_QUOTED TEXT_
(begin)
How to Choose Your Own Name

This is a letter to the past. It is meant for myself, years ago, when I was choosing my own name.

I don’t think I need to justify to you that you should like whichever name you choose. The real question is how you like it. You probably have some sense that this is something more than a Discord screen name or a D&D character. Cool, interesting, or mysterious are all adjectives that describe names that work in some circumstances. This name needs to work in all circumstances.

It needs to be something you’ll like hearing your boss and your partner say. It need to look right on your takeout receipt and your grave. It needs to dignify you even when someone is using it to scold you. All these cracks in life that your name seeps into, it must fit perfectly.

The adjective you’re looking for is “resonant.” In all those contexts, the name must shimmer with an ephemeral yet eternal importance. The feeling it sparks should be instantly recognizable, even if you cannot explain it with words.

The name should also be timeless. While you exist in this exact phenomenological moment (see, that philosophy class is still good for something!), your name will stretch forward and backwards in time. It will be applied to the present version of you making the choice, but it will also apply to all the future versions of you. The career person, the wannabe blog writer, the hopefully happy retiree must be happy with this name.
(end)
_WRITTEN REQUEST 1_
In the essay on choosing your own name, what adjective describes the kind of name being sought?
_WRITTEN REQUEST 2_
Do these statements agree with the essay on choosing your own name? Answer yes or no for each, and quote the words from the essay that decide it.
(a) The letter is addressed to the writer's own past self.
(b) The essay says a cool or mysterious name works in all circumstances.
(c) The chosen name is meant to apply only to the present version of the person choosing it.

_EXTRACTED ENTRIES_
(begin)
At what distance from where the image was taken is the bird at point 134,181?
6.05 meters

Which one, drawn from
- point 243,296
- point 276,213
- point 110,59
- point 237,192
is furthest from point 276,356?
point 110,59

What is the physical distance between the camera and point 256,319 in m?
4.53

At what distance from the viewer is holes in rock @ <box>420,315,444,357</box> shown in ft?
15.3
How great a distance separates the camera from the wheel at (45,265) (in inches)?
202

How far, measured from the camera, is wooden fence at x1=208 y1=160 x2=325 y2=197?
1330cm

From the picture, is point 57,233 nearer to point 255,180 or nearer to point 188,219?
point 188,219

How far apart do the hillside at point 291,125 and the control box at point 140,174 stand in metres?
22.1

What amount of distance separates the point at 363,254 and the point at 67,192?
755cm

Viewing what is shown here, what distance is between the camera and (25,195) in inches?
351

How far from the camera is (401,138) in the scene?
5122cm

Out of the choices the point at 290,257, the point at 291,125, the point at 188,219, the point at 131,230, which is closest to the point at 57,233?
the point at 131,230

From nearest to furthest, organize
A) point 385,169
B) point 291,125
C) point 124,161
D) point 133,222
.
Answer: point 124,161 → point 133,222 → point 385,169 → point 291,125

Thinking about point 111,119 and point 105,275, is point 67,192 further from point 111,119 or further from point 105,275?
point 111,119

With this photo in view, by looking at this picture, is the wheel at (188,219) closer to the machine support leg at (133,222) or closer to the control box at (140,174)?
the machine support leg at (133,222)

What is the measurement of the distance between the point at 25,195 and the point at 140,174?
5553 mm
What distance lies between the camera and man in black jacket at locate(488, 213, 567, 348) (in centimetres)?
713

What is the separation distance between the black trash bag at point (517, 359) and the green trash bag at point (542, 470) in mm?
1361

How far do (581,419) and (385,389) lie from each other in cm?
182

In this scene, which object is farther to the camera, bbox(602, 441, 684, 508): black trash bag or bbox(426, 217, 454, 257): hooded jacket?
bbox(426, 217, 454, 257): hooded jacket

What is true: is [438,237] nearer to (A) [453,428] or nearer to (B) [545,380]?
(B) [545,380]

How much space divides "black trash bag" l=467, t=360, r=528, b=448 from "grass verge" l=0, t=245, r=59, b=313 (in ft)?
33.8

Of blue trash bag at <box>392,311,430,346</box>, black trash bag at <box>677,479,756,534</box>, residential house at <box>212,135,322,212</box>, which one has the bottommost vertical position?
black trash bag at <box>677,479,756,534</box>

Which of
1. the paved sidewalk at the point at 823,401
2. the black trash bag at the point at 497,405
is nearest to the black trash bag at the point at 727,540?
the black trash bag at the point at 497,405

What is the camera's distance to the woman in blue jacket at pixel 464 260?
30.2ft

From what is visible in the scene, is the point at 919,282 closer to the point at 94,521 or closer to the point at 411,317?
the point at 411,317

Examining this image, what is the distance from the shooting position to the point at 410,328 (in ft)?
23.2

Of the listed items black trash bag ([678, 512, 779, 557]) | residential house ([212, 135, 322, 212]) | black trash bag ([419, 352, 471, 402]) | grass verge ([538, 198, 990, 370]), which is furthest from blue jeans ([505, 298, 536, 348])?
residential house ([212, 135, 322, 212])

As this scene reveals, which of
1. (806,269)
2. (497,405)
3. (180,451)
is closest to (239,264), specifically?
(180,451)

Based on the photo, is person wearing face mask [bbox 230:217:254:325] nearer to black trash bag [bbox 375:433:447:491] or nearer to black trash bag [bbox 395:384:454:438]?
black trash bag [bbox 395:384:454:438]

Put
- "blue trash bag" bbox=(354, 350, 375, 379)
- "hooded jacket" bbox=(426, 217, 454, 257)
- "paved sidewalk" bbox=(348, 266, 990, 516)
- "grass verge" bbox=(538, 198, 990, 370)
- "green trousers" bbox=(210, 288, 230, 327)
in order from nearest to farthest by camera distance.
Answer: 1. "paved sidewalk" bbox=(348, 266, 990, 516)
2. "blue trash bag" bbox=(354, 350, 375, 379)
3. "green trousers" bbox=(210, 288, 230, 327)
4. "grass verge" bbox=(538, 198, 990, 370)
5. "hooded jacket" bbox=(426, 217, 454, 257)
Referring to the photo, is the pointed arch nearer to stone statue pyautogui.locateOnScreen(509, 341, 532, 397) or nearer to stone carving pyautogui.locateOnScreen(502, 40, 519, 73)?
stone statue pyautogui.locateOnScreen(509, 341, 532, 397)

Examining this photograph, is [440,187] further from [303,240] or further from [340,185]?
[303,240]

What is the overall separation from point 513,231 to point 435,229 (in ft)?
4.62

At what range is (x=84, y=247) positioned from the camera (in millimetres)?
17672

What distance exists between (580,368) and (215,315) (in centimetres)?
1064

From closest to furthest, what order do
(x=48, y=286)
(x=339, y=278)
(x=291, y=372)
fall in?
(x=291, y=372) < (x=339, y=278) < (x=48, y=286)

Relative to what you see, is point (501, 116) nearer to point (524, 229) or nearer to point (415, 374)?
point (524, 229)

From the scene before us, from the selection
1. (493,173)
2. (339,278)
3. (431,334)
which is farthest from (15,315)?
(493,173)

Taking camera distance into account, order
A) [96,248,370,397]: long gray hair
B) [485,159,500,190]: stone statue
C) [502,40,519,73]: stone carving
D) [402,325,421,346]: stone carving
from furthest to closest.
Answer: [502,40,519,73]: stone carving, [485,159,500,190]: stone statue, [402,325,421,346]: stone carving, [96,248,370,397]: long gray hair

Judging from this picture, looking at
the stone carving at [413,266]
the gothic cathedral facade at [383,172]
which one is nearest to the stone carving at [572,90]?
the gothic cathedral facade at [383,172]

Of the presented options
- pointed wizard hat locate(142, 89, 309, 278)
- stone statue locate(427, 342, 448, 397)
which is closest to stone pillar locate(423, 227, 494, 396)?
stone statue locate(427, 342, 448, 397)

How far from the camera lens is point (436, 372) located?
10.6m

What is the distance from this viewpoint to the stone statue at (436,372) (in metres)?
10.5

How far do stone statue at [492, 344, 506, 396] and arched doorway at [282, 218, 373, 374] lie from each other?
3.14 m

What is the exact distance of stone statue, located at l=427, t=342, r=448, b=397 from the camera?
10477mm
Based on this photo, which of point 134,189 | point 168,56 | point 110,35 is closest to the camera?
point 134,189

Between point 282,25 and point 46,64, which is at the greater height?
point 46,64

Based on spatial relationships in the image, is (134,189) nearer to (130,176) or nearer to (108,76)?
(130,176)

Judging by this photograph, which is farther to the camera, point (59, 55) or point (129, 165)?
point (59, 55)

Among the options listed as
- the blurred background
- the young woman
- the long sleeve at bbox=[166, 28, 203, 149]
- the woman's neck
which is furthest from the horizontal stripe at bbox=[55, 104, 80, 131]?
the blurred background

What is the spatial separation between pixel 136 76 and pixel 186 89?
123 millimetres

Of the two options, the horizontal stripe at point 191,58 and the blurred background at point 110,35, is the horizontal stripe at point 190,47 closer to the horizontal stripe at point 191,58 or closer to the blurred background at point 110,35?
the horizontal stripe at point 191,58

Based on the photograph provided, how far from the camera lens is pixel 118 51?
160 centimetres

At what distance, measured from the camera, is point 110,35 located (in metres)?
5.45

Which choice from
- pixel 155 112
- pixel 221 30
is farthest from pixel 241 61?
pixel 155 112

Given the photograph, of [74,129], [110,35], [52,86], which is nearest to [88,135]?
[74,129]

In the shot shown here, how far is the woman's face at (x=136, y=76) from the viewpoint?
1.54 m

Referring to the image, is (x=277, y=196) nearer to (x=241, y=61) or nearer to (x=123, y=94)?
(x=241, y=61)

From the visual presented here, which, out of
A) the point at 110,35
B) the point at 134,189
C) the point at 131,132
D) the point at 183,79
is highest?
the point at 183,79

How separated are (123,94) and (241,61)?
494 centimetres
(end)
_ANSWER 1_
"Resonant."

_ANSWER 2_
(a) Yes: "It is meant for myself, years ago, when I was choosing my own name."
(b) No: "Cool, interesting, or mysterious are all adjectives that describe names that work in some circumstances."
(c) No: "it will also apply to all the future versions of you."